Lanjutkan teks tentang riwayat J.E. Tatengkeng mulai setelah kalimat terakhirnya.

───── Teks yang Diberikan

08 November 2017

J.E. Tatengkeng, Pramoedya, dan Sastra Bernapas Kristen


Di mata air, di dasar kolam,
Kucari jawab teka-teki alam.
Di kawan awan kian kemari,
Di situ juga jawabnya kucari.
Di warna bunga yang kembang,
Kubaca jawab, penghilang bimbang.
Kepada gunung penjaga waktu,
Kutanya jawab kebenaran tentu.
Pada bintang lahir semula,
Kutangis jawab teka-teki Allah.
Ke dalam hati, jiwa sendiri,
Kuselam jawab! Tiada tercerai.

Begitu tulis Jan Engelberth Tatengkeng pada 1934 yang terangkum dalam buku kumpulan sajak Rindu Dendam.

Judul buku sajak itu barangkali masih lamat-lamat teringat oleh beberapa generasi, sebagai informasi amat pendek di buku-buku pelajaran Bahasa dan Sastra Indonesia tentang karya penyair kelahiran Sangihe, Sulawesi Utara.

Sepanjang hayatnya, memang Rindu Dendam inilah yang lekat dengan J.E. Tatengkeng. Beberapa puisinya yang lain dimuat di majalah Pujangga Baru dan majalah yang lain. Pada 2016, Rindu Dendam masih diterbitkan oleh Pustaka Jaya, sebagai sebuah ikhtiar untuk tidak cepat melupakan penyair yang pernah menjabat sebagai Perdana Menteri Negara Indonesia Timur pada 1949-1950 ini.

J.E. Tatengkeng dilahirkan di Kolongan, Sangihe, pada 19 Oktober 1907. Sejak kecil, ia dididik secara Kristen. Ayahnya seorang guru Injil yang merangkap sebagai kepala sekolah Zending. Saat berumur delapan tahun, ia bersekolah di Zendingsvolkschool atau sekolah rakyat yang dikelola oleh gereja Kristen. Di sekolah inilah bakatnya sebagai pengarang mulai nampak, khususnya mengarang pantun.

Selepas itu, ia melanjutkan ke HIS (Hollands Inlandsche School) Zending di Manganitu. Bakat mengarangnya terus tumbuh karena di sekolah ini terdapat pelajaran berpidato dan mengarang yang diberikan secara teratur dan baik. 

Pada 1925, seperti ditulis Moeljono dalam buku Drs. J.E. Tatengkeng: Karya dan Pengabdiannya, ia melanjutkan sekolah ke Christelijke Middagkweekschool di Bandung, yaitu sekolah guru (Kweekschool) berdasar agama Kristen.

──────────
───── Baris Data

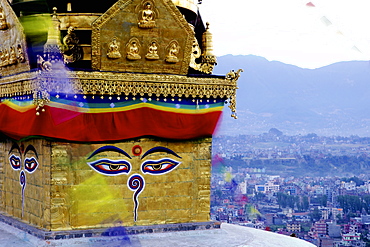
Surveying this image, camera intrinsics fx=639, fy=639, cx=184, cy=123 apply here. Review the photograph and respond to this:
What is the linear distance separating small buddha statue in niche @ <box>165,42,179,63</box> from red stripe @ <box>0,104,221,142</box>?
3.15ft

──────────

*Hasil*
Setelah selesai di Bandung, ia melanjutkan lagi Christelijke Hervormde Kweekschool Surakarta. Pada 1932, ia menjadi guru bahasa Melayu di Tahuna. Selain mengajar, kegiatannya yang lain adalah memimpin surat kabar pemuda Kristen, Tuwo Kona, yang berarti tumbuh setinggi-tingginya. Ia juga membantu surat kabar Soeara Oemoem (Surabaya), Soeloeh Kaoem Moeda (Tomohon), dan Pemimpin Zaman (Tomohon). Di tahun yang sama, J.E. Tatengkeng menikah.

Setelah menikah, ia kemudian pindah ke Waingapu, Sumba, bekerja pada Gereformeerde Zending, menjadi kepala sekolah dan guru bahasa Melayu pada Zendingstandaardschool yang terdapat di Payeti, Sumba. Selama bekerja di sini, ia sering berkorespondensi dengan Soetan Takdir Alisjahbana dan mengirimkan karya-karyanya ke majalah Pujangga Baru. Waktu tinggal di sinilah Rindu Dendam, karyanya yang paling populer diterbitkan oleh lembaga penerbitan Kristen bernama Djawi di Surakarta.

Kiprahnya di dunia pendidikan terus berlangsung, bahkan ketika Perang Dunia II meletus dan Jepang datang pada awal 1940an. Sambil ikut di badan perjuangan yang bernama Barisan Nasional Indonesia, ia tetap menjalankan pekerjaannya sebagai pendidik. Ketika pemerintahan Indonesia berbentuk federal, J.E. Tatengkeng menjabat sebagai perdana menteri merangkap menteri pengajaran Negara Indonesia Timur.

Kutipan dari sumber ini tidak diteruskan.